PROBLEM SET
1. In the forum thread, what does Hyoho say is the worst thing that happens with their students?
2. Print the part of the forum thread from "## marques (Sep" up to and including "even looking sleepy!!".

We didn't have any black belts other than our instructor. And he was a pansy.
No disrespect intended.


----------



## Flying Crane (Sep 29, 2017)

Buka said:


> We didn't have any black belts other than our instructor. And he was a pansy.
> No disrespect intended.


None taken.  Oh wait - you were never my student!


----------



## hoshin1600 (Sep 29, 2017)

Flying Crane said:


> None taken.  Oh wait - you were never my student!



Buka has trained with everyone. Maybe he was , you can never be certain.


----------



## Gerry Seymour (Sep 29, 2017)

hoshin1600 said:


> Buka has trained with everyone. Maybe he was , you can never be certain.


Agreed. And if they weren't martial artists, then he has eaten a sandwich in their presence or some such thing.


----------



## marques (Sep 29, 2017)

Not much in that sense. It was more 'inadequate language' for our mental toughness, they said. But they were 'untouchable', even looking sleepy!!

Often we could feel the pain of a strike or lock, but it was almost always with control and no relevant damage. Apart a couple of exceptions for training and evaluation purposes.


----------



## Bill Mattocks (Sep 29, 2017)

No. My instructor's are professionals. There is no punishment administered. A student can be an uke and come away with some minor pains or bruises, but that's not at all the same thing.


----------



## MA_Student (Sep 30, 2017)

Tbh if a black belt beats you with sticks because you made a mistake or anything at all really they're not true black belts or martial artists they're just bullies with a big ego who think they can get away with anything.

If a black belt tried to hit me for any reasonoutside of a demo or sparring situation or anything that's not related to training I'd try and hit him right back. Not saying I'd win but I wouldn't just stand there and take it.


----------



## Hyoho (Sep 30, 2017)

Most of my life in Japan teaching to compete in national championships. Weekends at fighting practice with other campus. I have seen some very brutal sensei in my time. But we always got the same results and better with professional approach. 

Worst thing with us is new students hyperventilating and collapsing due to the extreme tension of a new killing pace.


----------



## WaterGal (Sep 30, 2017)

I would not train with someone who beat their students with sticks just for making a mistake. Telling kids to do push-ups if they're goofing off, okay, or kicking someone out of class, sure, but I find corporal punishment entirely unacceptable.

SUPPLIED DATA
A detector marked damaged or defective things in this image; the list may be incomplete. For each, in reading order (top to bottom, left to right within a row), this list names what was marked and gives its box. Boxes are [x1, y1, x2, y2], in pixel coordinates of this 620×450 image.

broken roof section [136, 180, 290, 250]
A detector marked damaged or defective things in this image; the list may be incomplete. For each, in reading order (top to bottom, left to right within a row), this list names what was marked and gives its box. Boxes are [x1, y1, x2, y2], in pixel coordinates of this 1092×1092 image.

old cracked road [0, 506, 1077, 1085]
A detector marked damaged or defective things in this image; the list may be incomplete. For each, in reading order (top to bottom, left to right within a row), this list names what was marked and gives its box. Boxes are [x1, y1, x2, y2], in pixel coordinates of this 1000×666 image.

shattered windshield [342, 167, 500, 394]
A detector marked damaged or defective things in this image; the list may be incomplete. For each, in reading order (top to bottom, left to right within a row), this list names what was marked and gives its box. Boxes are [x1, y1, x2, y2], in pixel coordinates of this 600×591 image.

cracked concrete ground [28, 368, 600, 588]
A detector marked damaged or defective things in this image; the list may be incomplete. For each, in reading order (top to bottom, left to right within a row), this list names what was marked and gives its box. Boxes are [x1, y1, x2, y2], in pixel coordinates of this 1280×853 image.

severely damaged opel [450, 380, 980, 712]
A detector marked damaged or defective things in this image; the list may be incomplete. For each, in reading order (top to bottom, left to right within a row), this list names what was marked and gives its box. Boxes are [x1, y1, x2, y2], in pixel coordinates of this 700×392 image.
* * *
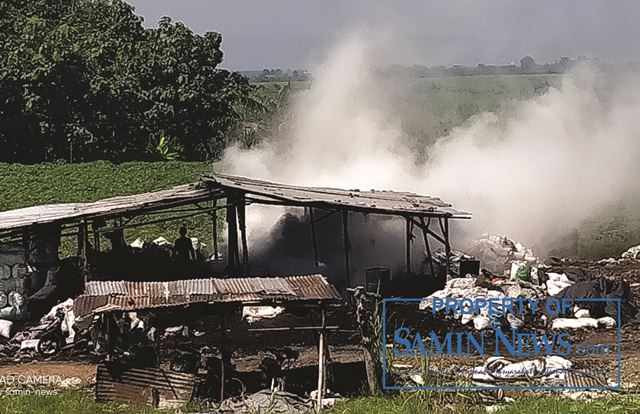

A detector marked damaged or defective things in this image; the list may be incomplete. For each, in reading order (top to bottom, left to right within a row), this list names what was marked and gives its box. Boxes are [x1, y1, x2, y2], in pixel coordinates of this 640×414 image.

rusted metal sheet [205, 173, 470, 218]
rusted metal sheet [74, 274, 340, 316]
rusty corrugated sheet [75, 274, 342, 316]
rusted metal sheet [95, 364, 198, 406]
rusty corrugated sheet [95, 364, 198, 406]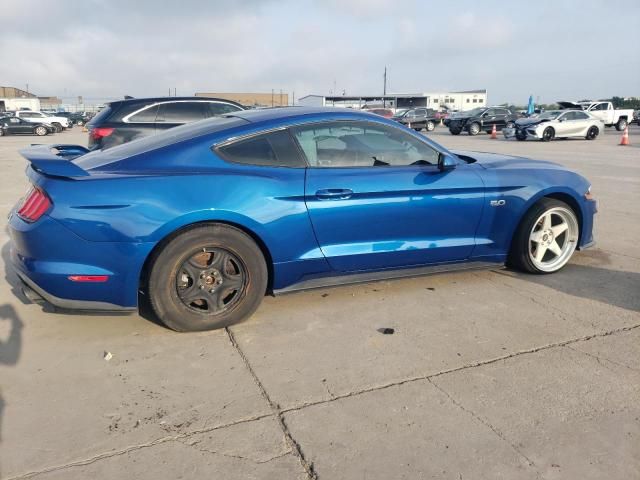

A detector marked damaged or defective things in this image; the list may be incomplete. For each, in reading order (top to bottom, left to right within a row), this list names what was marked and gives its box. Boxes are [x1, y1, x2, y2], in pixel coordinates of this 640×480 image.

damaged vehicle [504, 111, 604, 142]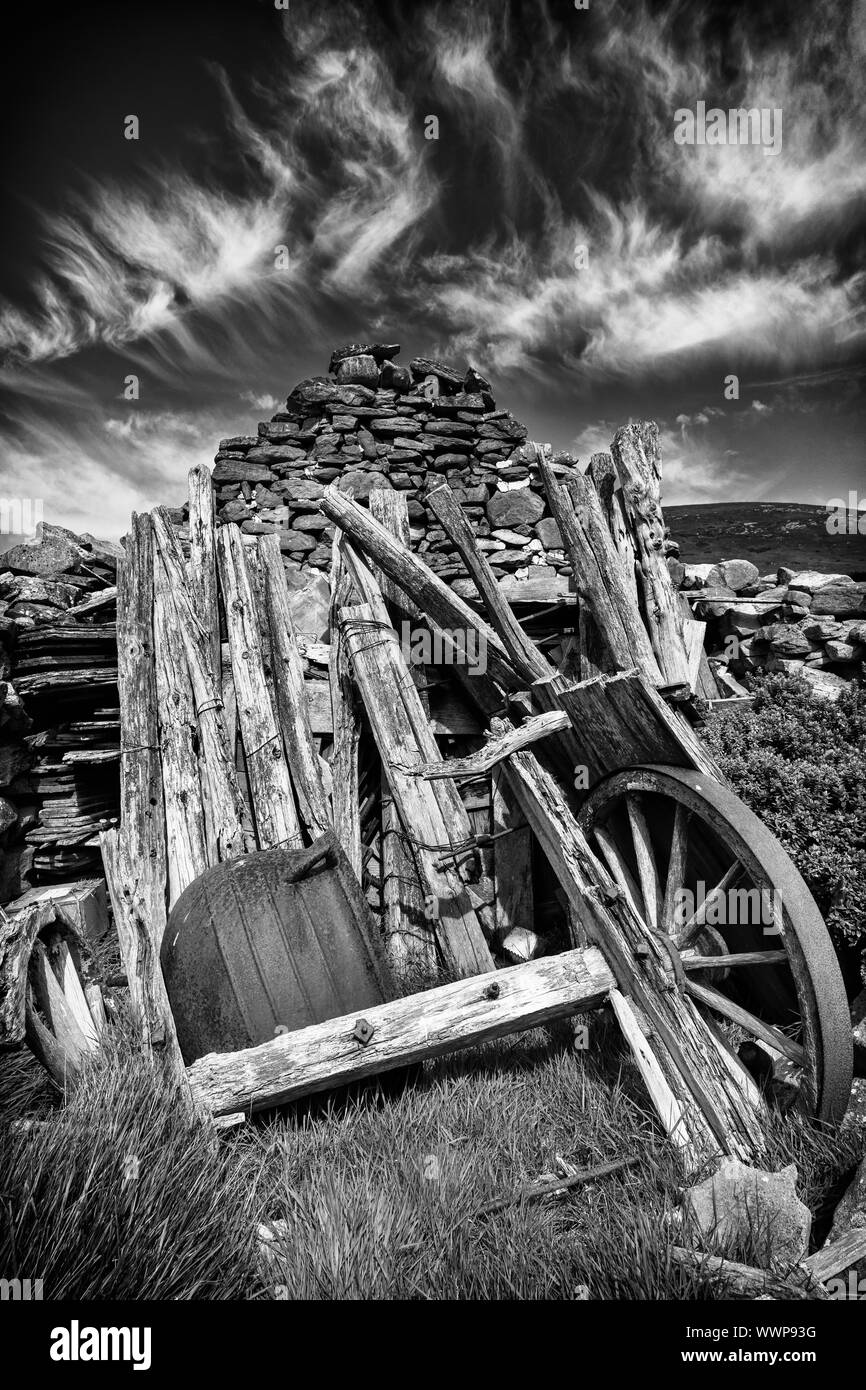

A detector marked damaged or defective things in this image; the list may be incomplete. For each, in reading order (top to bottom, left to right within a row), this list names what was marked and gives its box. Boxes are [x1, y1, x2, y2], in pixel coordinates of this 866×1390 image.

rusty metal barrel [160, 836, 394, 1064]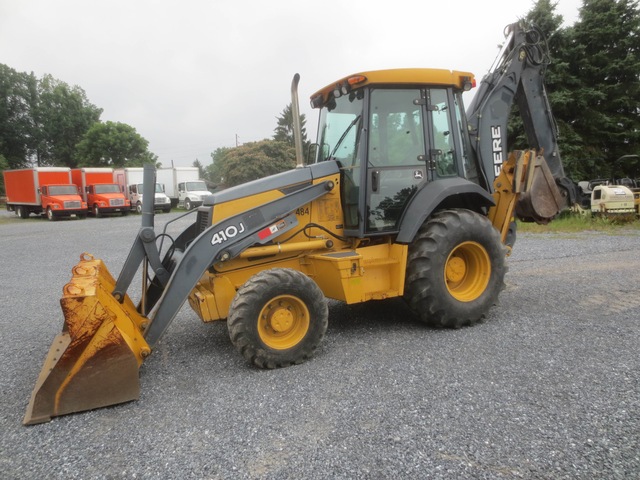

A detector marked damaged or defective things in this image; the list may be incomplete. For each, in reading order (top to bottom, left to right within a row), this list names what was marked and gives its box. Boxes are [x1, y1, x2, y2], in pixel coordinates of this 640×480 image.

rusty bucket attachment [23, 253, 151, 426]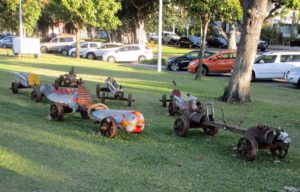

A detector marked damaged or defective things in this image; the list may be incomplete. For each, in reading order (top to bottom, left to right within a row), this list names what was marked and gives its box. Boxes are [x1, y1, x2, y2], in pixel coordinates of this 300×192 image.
--
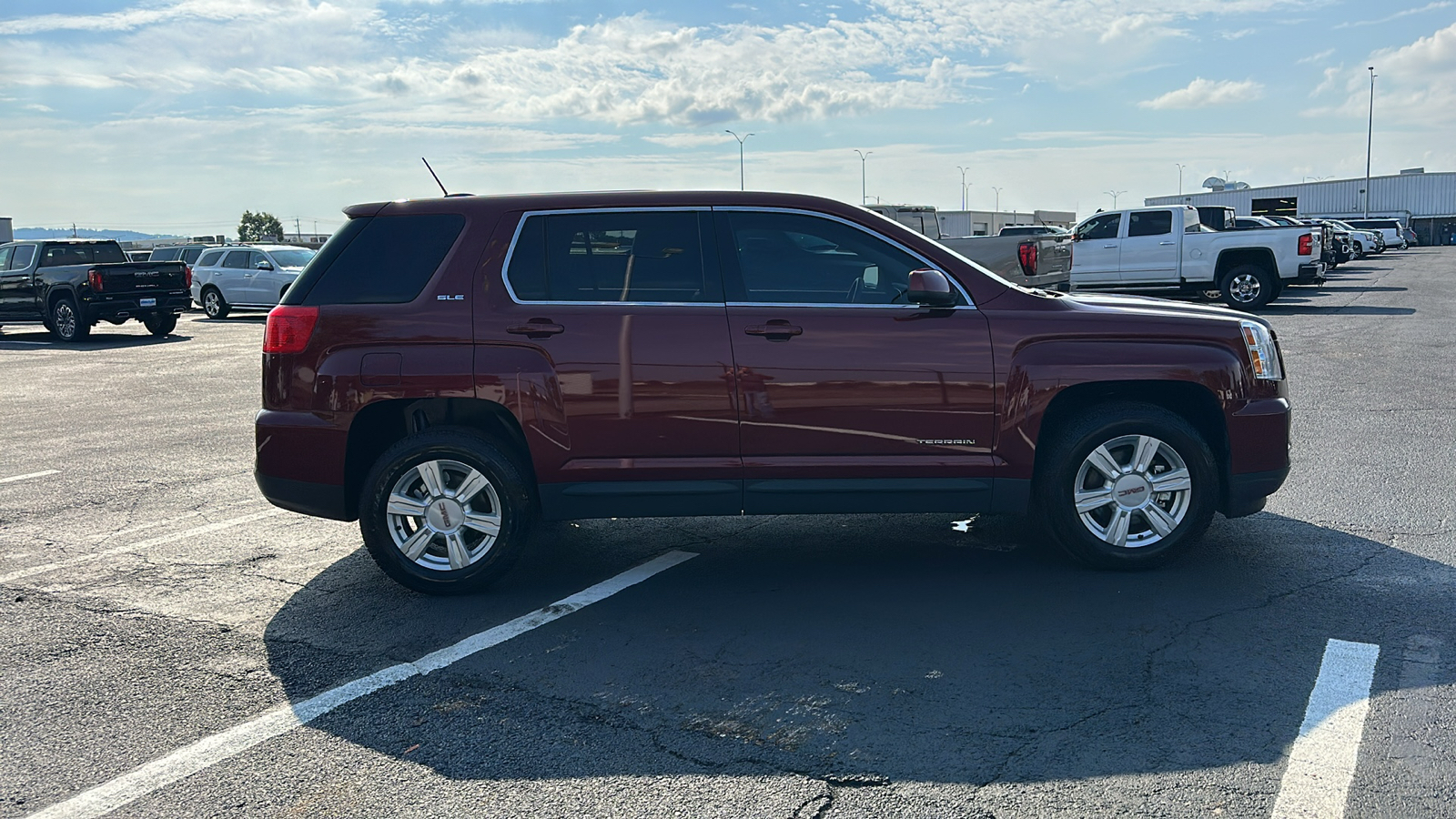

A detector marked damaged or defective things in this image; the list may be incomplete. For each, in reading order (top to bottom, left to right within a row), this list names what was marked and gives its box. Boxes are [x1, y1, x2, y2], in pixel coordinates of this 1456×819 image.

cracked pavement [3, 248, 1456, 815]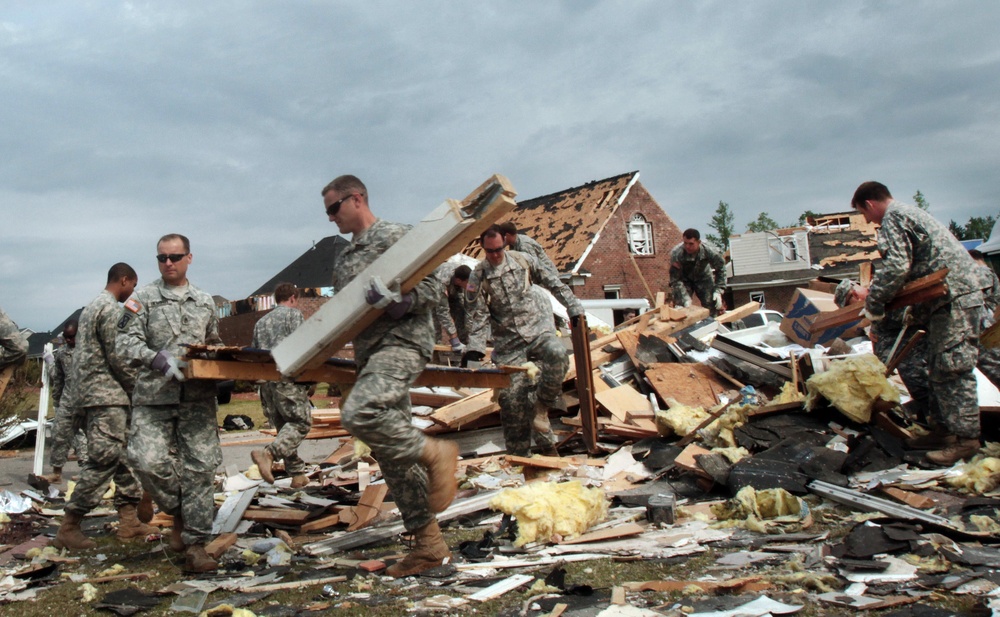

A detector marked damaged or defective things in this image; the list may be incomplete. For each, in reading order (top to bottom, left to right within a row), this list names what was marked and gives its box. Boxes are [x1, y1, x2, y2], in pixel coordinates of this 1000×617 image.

RESULTS OF THE EXERCISE
1. New students hyperventilate and collapse from the extreme tension of a new killing pace.

2.
## marques (Sep 29, 2017)

Not much in that sense. It was more 'inadequate language' for our mental toughness, they said. But they were 'untouchable', even looking sleepy!!